▸ **Passage provided**:
- - -

Dancing Barefoot: The Patti Smith Story (23 page)

Read Dancing Barefoot: The Patti Smith Story Online

Authors: Dave Thompson

Tags: #Biography & Autobiography, #Composers & Musicians, #Entertainment & Performing Arts, #Music, #Individual Composer & Musician

But the London shows were imperious regardless. “We’re Gonna Have a Real Good Time Together” opened, of course, though Patti’s first words to the audience were a reminder of the city’s other live attraction that evening: “I’d like to thank you all for not going to see Peter Frampton tonight.” A slinky “Kimberly” and a funky “Redondo Beach” kept the roars of recognition going, before a haunting piano passage fooled everyone into expecting a new song. Instead, they got an elegiac “Free Money.”

The show was almost halfway over before “Ask the Angels” ushered in the material from the new album, bookended between “Louie Louie” and a triumphant “Time Is on My Side.” But “Pumping (My Heart)” was dense and unfamiliar, and an epic “Ain’t It Strange” wrapped itself into twelve minutes of concentric circles around that most lazily compulsive of almost-reggae rhythms, before—depending upon where your musical tastes were sitting—Patti either thrilled or baffled the crowd by introducing reggae icon Tapper Zukie to the mix.

Possibly the finest Jamaican toaster of the mid-1970s, Tapper Zukie was a magical wordsmith whose sense of timing has seldom been equaled. The first Jamaican DJ to take up residence in the UK, he was a firm favorite on British-based sound systems of the time. His album
MPLA
would be one the biggest-selling British reggae releases of 1976, and with the now-historic merging of roots reggae and the early punk scene already under way, Zukie found himself as popular with white rockers as with the Jamaican community. When Patti invited him onto her stage, she believed she was introducing Zukie to her audience and conferring her stamp of approval on him. For many of the evening’s witnesses, it was as likely the other way around.

- - -

▸ **Requirement 1**: In the Patti Smith passage, why did Tapper Zukie become as popular with white rockers as with the Jamaican community? Please answer in one to three sentences.
▸ **Requirement 2**: Pick up the Patti Smith passage after its final sentence and write what comes next.

- - -

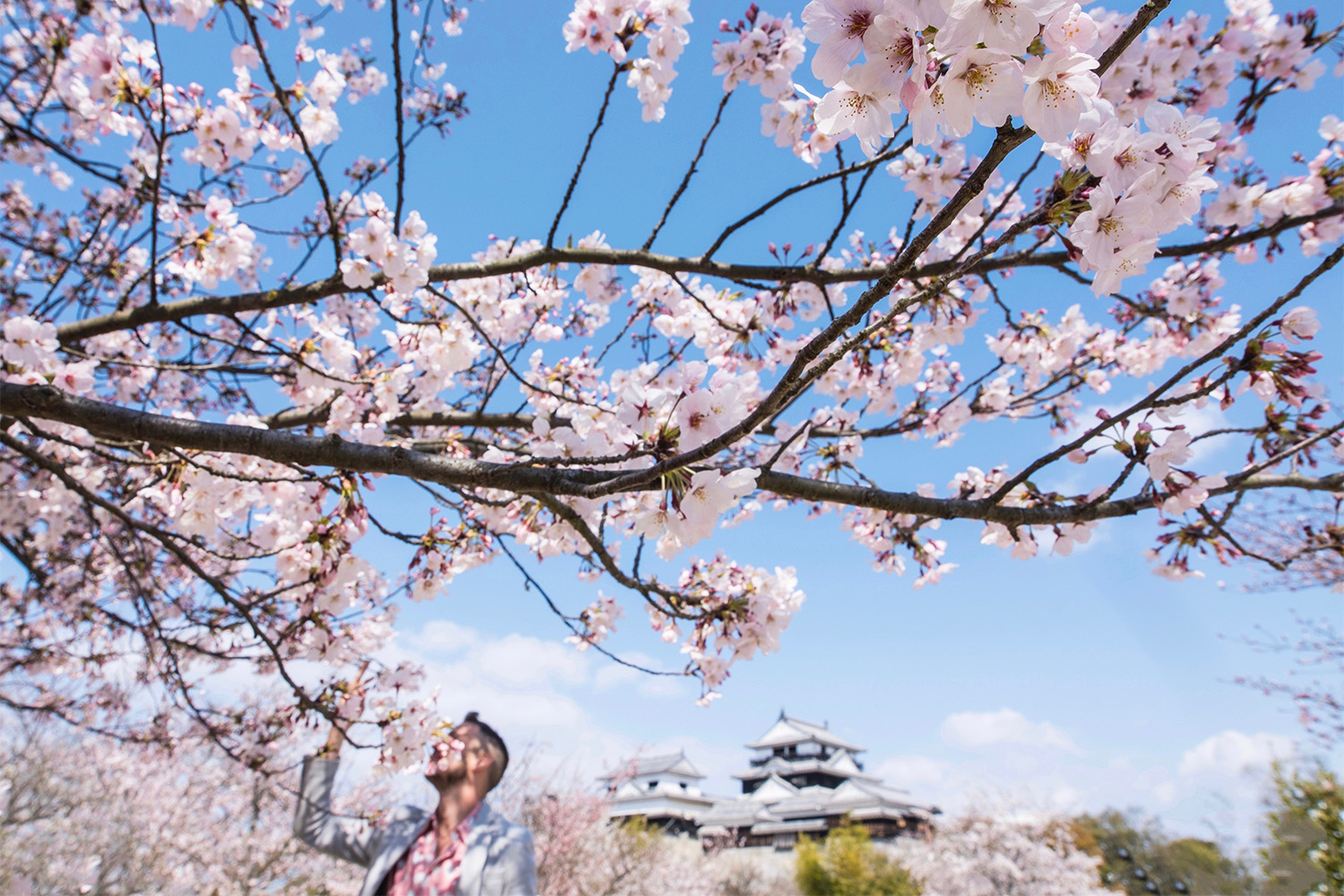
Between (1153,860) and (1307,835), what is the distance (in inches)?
765

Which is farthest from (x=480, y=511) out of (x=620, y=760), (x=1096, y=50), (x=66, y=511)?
(x=620, y=760)

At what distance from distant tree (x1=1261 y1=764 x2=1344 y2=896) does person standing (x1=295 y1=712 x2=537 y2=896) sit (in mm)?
7774

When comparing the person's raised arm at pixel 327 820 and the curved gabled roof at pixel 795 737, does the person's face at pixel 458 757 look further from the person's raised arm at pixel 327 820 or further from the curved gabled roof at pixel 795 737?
the curved gabled roof at pixel 795 737

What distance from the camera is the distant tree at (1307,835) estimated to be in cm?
626

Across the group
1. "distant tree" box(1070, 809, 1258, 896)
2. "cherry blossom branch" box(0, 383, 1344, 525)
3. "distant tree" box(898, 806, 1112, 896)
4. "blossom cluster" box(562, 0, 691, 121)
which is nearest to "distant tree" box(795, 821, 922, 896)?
"distant tree" box(898, 806, 1112, 896)

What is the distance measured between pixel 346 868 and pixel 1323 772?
580 inches

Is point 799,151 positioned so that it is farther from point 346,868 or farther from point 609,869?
point 346,868

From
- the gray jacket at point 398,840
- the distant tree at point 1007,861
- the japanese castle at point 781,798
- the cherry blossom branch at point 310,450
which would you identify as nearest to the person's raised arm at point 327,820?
the gray jacket at point 398,840

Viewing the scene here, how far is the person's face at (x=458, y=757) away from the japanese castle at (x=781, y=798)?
18.5 metres

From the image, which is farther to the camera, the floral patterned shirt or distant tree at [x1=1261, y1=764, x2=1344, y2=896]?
distant tree at [x1=1261, y1=764, x2=1344, y2=896]

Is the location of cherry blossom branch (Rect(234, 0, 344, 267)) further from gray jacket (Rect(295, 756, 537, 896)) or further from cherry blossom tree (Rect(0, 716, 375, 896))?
cherry blossom tree (Rect(0, 716, 375, 896))

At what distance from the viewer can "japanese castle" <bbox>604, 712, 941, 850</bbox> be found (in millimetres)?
24672

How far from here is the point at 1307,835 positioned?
6.81 m

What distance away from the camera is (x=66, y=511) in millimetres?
4094
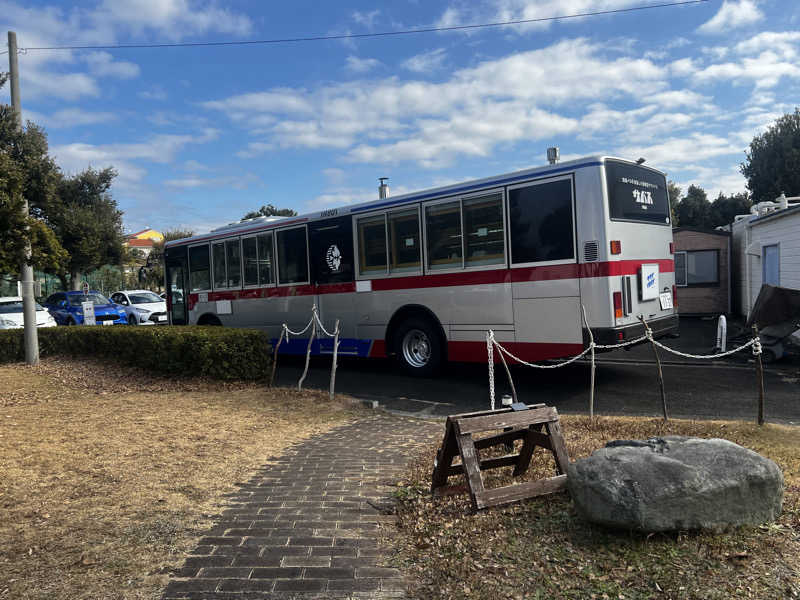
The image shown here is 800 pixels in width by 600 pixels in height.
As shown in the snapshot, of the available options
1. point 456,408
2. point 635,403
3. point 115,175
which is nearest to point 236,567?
point 456,408

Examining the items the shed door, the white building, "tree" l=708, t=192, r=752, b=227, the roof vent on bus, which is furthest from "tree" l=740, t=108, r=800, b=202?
the roof vent on bus

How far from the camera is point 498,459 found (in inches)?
185

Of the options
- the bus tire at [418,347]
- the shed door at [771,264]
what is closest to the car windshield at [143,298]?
the bus tire at [418,347]

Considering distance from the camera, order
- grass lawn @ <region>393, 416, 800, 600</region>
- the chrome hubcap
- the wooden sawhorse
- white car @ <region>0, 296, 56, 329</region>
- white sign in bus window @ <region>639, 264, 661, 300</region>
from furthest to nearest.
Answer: white car @ <region>0, 296, 56, 329</region>, the chrome hubcap, white sign in bus window @ <region>639, 264, 661, 300</region>, the wooden sawhorse, grass lawn @ <region>393, 416, 800, 600</region>

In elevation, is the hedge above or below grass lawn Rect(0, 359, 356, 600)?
above

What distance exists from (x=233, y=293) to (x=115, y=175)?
72.5ft

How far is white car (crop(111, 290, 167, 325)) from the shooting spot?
23.2 m

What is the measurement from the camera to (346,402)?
8516mm

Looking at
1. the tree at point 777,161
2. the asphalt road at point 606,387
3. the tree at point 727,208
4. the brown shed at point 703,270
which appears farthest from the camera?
the tree at point 727,208

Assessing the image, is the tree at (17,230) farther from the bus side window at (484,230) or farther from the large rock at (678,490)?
the large rock at (678,490)

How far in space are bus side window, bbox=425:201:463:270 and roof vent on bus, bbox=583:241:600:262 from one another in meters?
2.12

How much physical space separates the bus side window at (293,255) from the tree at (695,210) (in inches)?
1585

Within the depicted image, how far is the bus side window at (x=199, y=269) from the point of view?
14.3 meters

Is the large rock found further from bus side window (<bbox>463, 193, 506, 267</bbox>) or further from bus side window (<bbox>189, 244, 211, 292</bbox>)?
bus side window (<bbox>189, 244, 211, 292</bbox>)
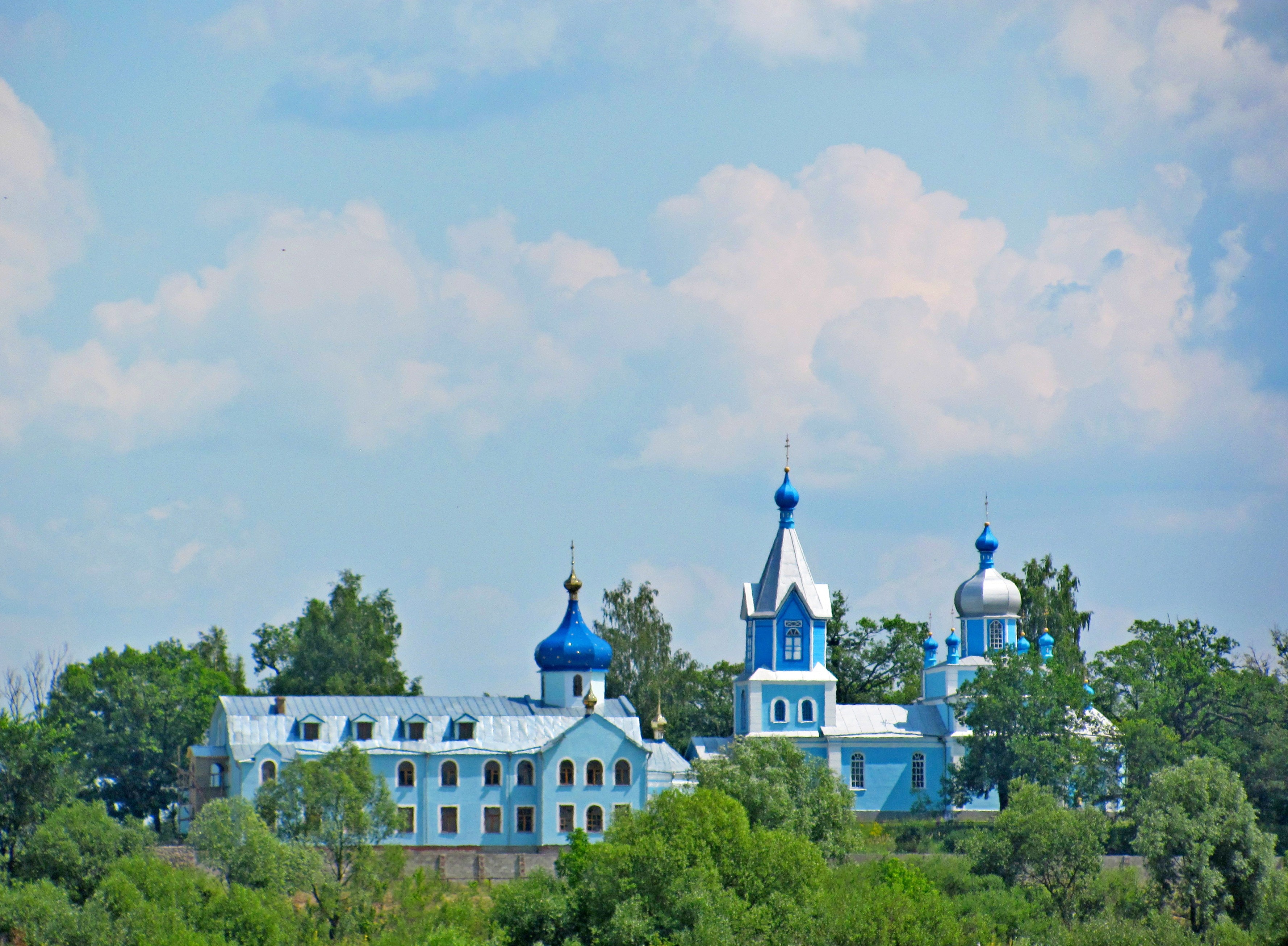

- - -

▸ **Final answer 1**: Roots reggae and the early punk scene were already merging at the time. That merging, now considered historic, won Zukie white rock fans alongside his Jamaican audience.

▸ **Final answer 2**:
Zukie told writer Peter I, “I was on tour … and this guy Don Letts was runnin’ a record shop down in the West End, and he talk to this lady when she came into the shop and say she want to come in contact with me…. And he call my friend Militant Barry and hook up with me and say Patti Smith want us to come down to Hammersmith Odeon, so we went…. And she just bowed down in front of me and said ‘Man, when I see you, man, it’s like seeing James Brown.’ …

“She said she learned to play ‘pon record from my album
Man Ah Warrior.
So she walk me out on the stage in front of about five thousandpeople and bow down in front of me and tell them that she learnt to play music from my album.”

Ivan Kral, who never traveled without his Super 8 camera, set up one of the roadies at the side of the stage with instructions to film everything that looked worthwhile. He was rewarded with a stellar sequence of Zukie, proud and prancing on the lip of the stage, while even Patti relegated herself to a supporting role behind him.

A handful of hecklers arose from the stalls. Early on, reacting to the Odeon’s all-seated policy, one voice demanded, “Next time, make it the Roundhouse.” But as they grew more virulent, Patti responded with the staccato signals of “Radio Ethiopia,” an eternity of feedback, riffing, and caterwauling that only slowly resolved itself back into anything the audience might recognize—a motorvatin’ guitar and harp riff—and then snatched it away again with a furious “Rock n Roll Nigger.” And then they were into the home stretch: everyone hailed a swaggering “Gloria,” and you may never have heard “Land” reduced to an audience clap-along before, but it didn’t seem to phase Patti any. Shame that the cassette tape that preserved the evening for posterity should run out before the song did, but it was still a great rendition.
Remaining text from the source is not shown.